The process of Shuli's making peace with her fate is multi-staged. At the memorial service on the first anniversary of his death, she begins to finally comprehend that he will never return. When she opens his "fallen soldier's file," this realization becomes more concrete. Finally, when the IDF blows up the Beaufort outpost, "something broke forever" (from the interview).

Then there is the coming to terms with the loss: "The longing is maddening and my heart is torn apart by the knowledge that apparently you will never come back." With great sensitivity, she refers to the pain of missed opportunities: "The children who will never be born. I will never have another child with you. The long lonely nights, our conjugal relationship that has been ripped up in the middle of its flourishing." "I miss you with my entire body there are still some things that I can do only with you." "What would have happened if you had not died? How happy I would be today if you were still alive." "Life goes on, but it's not the same thing." "I feel that I could just explode over the fact that you are no longer here."

There is also the attempt to find consolation: "I am so grateful for the good life we shared. My chief consolation is our young daughters and your memory that will accompany me forever." "Mualem was killed in the same spot where he had chosen to live, with the people he loved and valued."

Shuli oscillates between the desire to continue living for her young daughters and moments of despair and despondence, moments when death appears to be the only solution. The book presents the way people deal with bereavement: This is a struggle that demands bereaved individuals to contend with conflicting needs and emotions - the need to mourn versus the need to continue functioning, the focus on the past versus the constraints of the present, the feelings of weakness versus the need to mobilize one's inner strength so as to avoid collapsing, the anger directed toward the departed loved one for having abandoned the mourner versus the idealization of the dead beloved and the realization that he or she could not have prevented the death.

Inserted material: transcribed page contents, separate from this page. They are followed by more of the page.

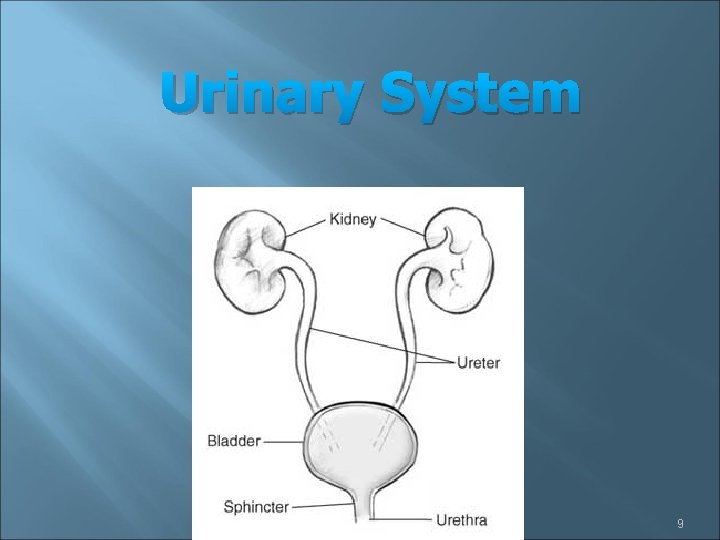 Urinary System

Kidney

Ureter

Bladder

Sphincter

Urethra

9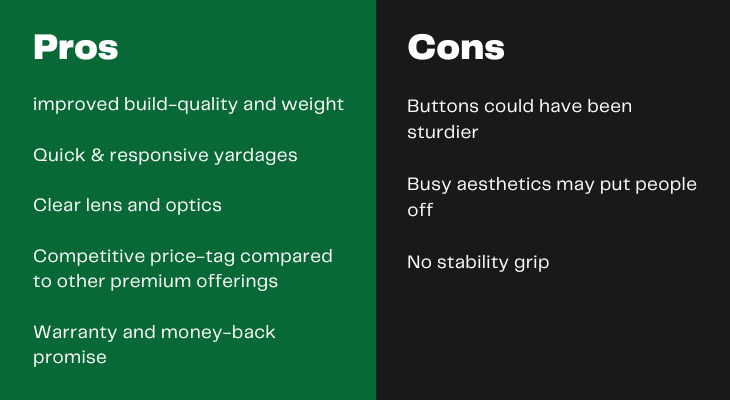 Pros

improved build-quality and weight

Quick & responsive yardages

Clear lens and optics

Competitive price-tag compared to other premium offerings

Warranty and money-back promise

Cons

Buttons could have been sturdier

Busy aesthetics may put people off

No stability grip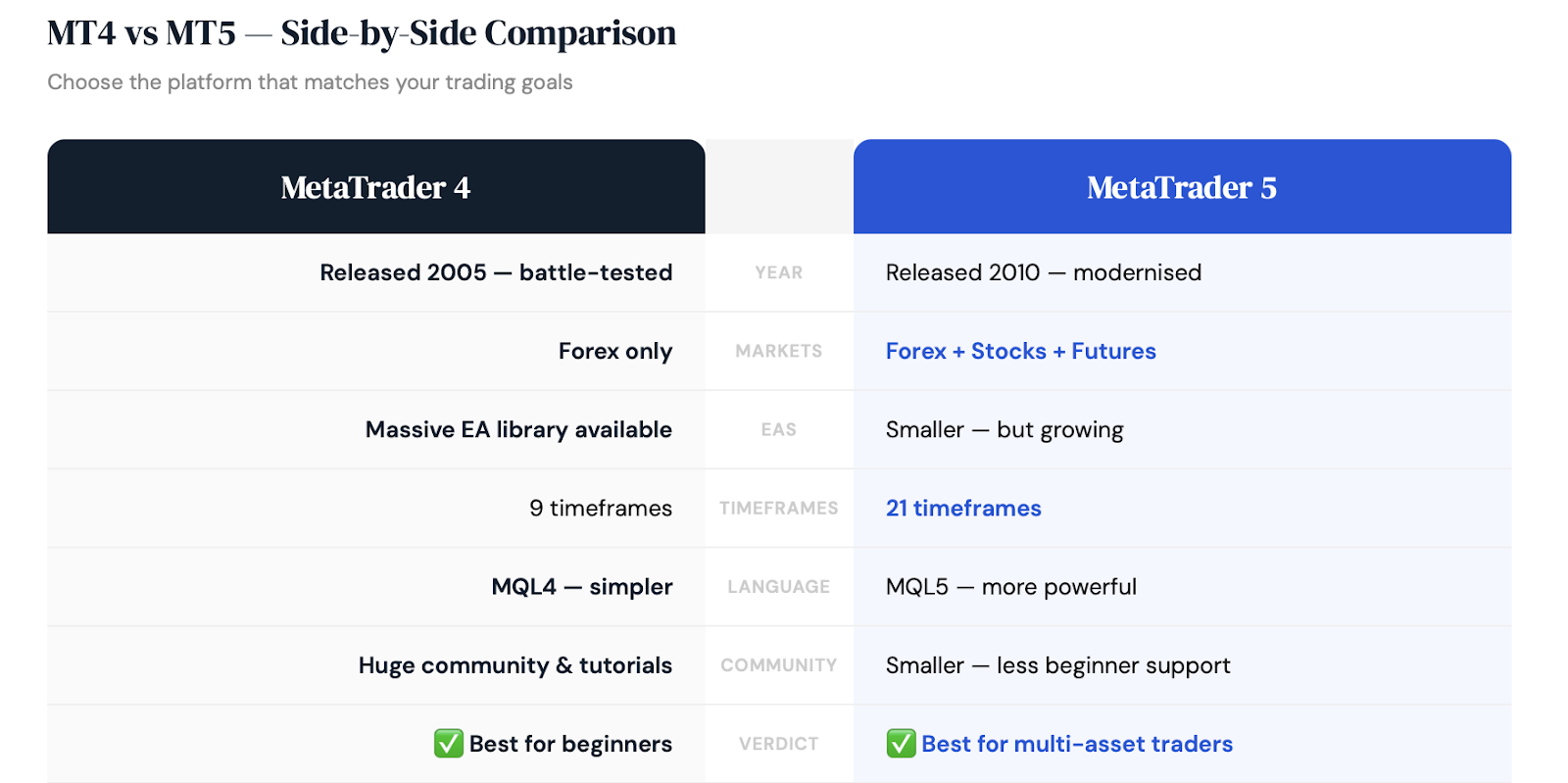 MT4 vs MT5 — Side-by-Side Comparison

Choose the platform that matches your trading goals

| MetaTrader 4 | | MetaTrader 5 |
|---|---|---|
| Released 2005 — battle-tested | YEAR | Released 2010 — modernised |
| Forex only | MARKETS | Forex + Stocks + Futures |
| Massive EA library available | EAS | Smaller — but growing |
| 9 timeframes | TIMEFRAMES | 21 timeframes |
| MQL4 — simpler | LANGUAGE | MQL5 — more powerful |
| Huge community & tutorials | COMMUNITY | Smaller — less beginner support |
| ✅ Best for beginners | VERDICT | ✅ Best for multi-asset traders |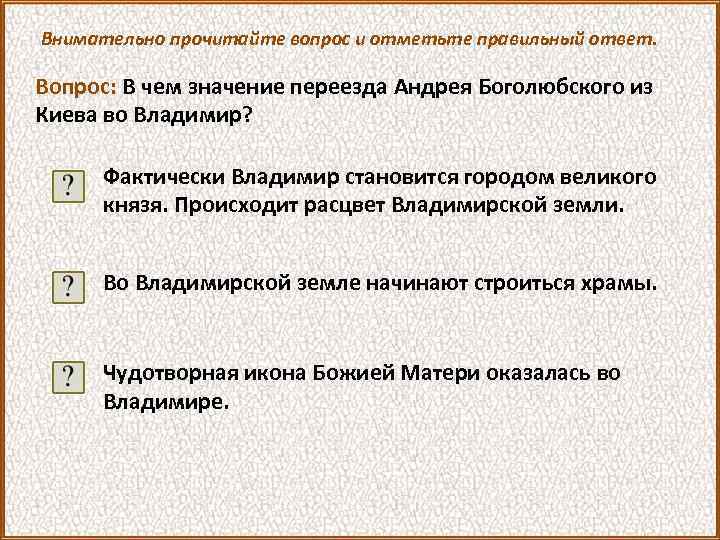 Внимательно прочитайте вопрос и отметьте правильный ответ.

Вопрос: В чем значение переезда Андрея Боголюбского из Киева во Владимир?

?

Фактически Владимир становится городом великого князя. Происходит расцвет Владимирской земли.

?

Во Владимирской земле начинают строиться храмы.

?

Чудотворная икона Божией Матери оказалась во Владимире.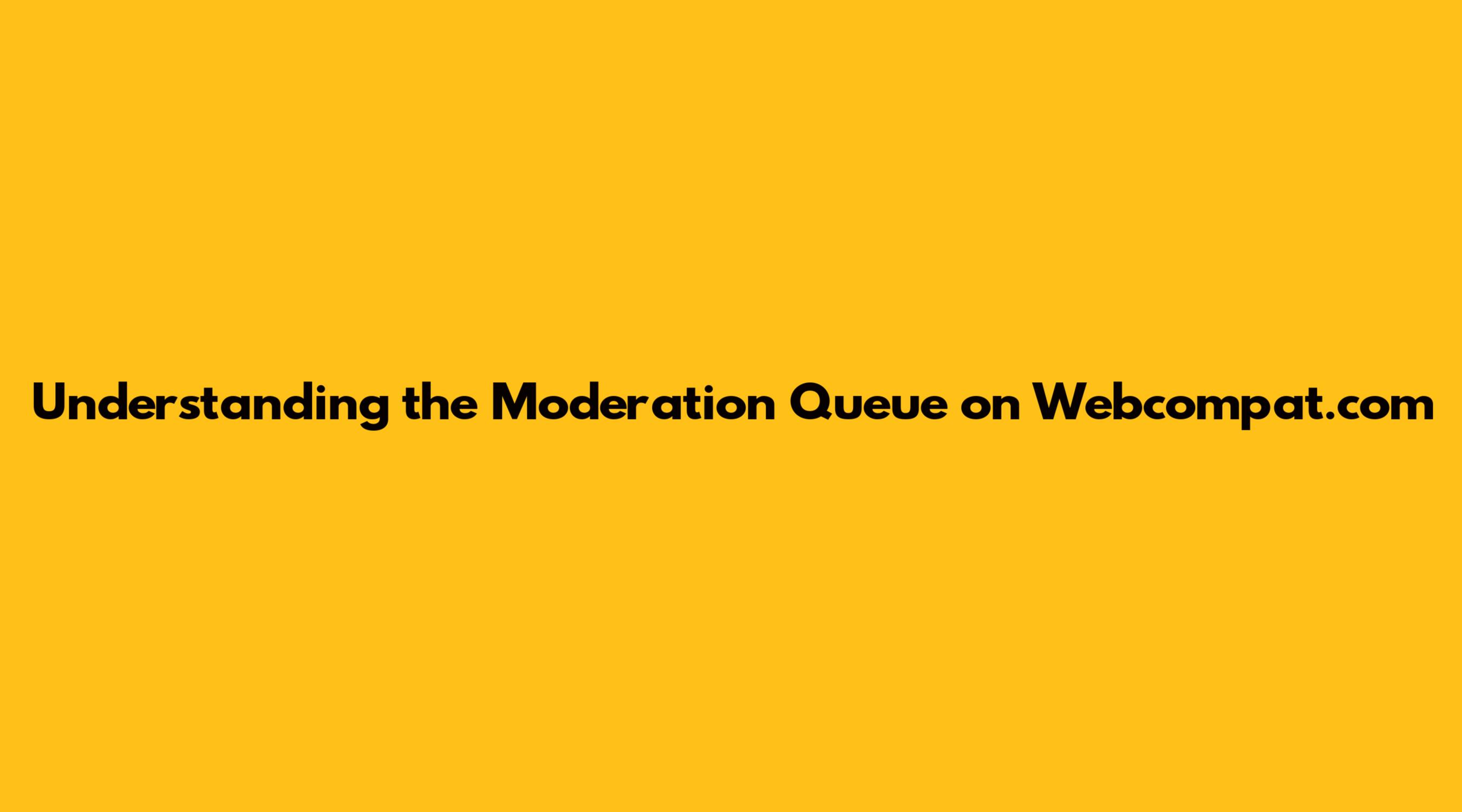 Understanding the Moderation Queue on Webcompat.com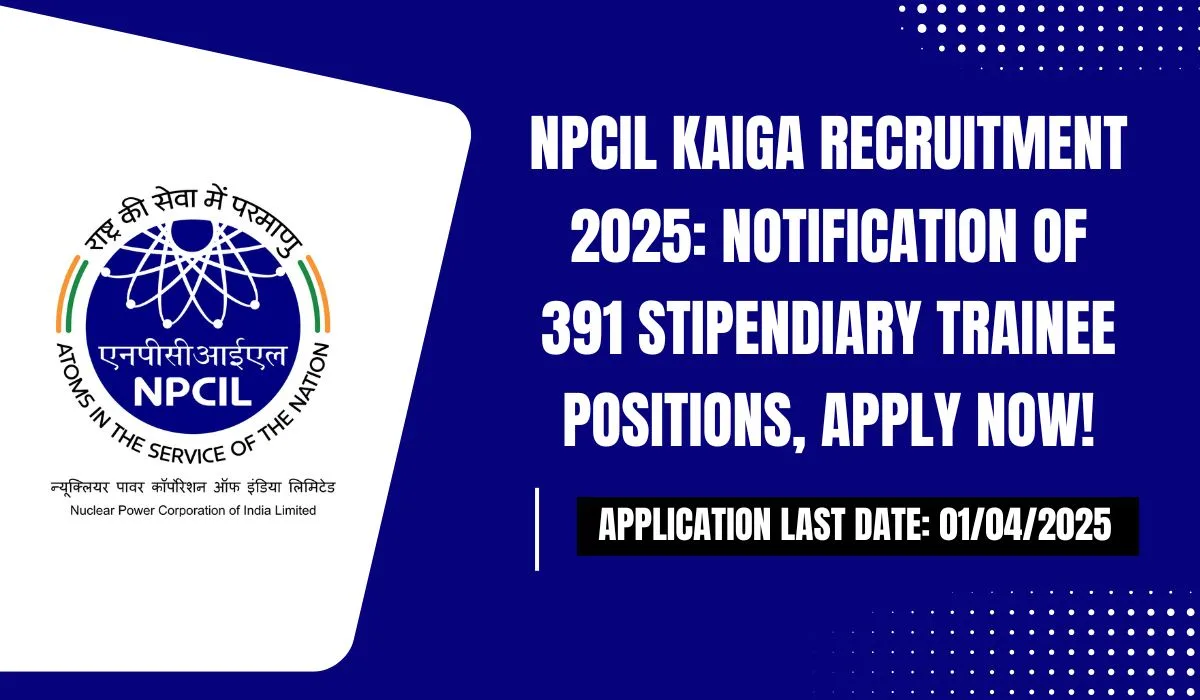 राष्ट्र की सेवा में परमाणु

एनपीसीआईएल

NPCIL

ATOMS IN THE SERVICE OF THE NATION

न्यूक्लियर पावर कॉर्पोरेशन ऑफ इंडिया लिमिटेड

Nuclear Power Corporation of India Limited

NPCIL KAIGA RECRUITMENT 2025: NOTIFICATION OF 391 STIPENDIARY TRAINEE POSITIONS, APPLY NOW!

APPLICATION LAST DATE: 01/04/2025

The letters also graphically illustrate the dramatic shifts along the Sisyphean path of grief: Sometimes Shuli feels that she is contending effectively with her bereavement and that she has made peace with it. But then she is inundated by a giant wave of weakness and despair that erases all her attempts to live with her mourning. Or, a display of strength that turns out to have been a mirage of courage and which ends with faltering feet.

As the member of a bereaved family - my only brother, Major Yeshayahu Makovsky, fell in the Yom Kippur War - I found "My Beloved Mualem" to be an apt translation into words of my experiences and emotions, which were hard for me to express verbally or define. The unprocessed outburst of the pain, the scream, alongside the attempt to understand and to make peace with such a terrible loss render this book an authentic, human document that reflects the painful reality faced by Israel's bereaved families, which, in essence, constitute one large grieving family.

Dr. Edna Katzenelson, a clinical psychologist, teaches at Tel Aviv's Sackler Faculty of Medicine and is the author of "Parents, Children and What Stands Between Them" (in Hebrew), printed by the Parents and Children publishing house.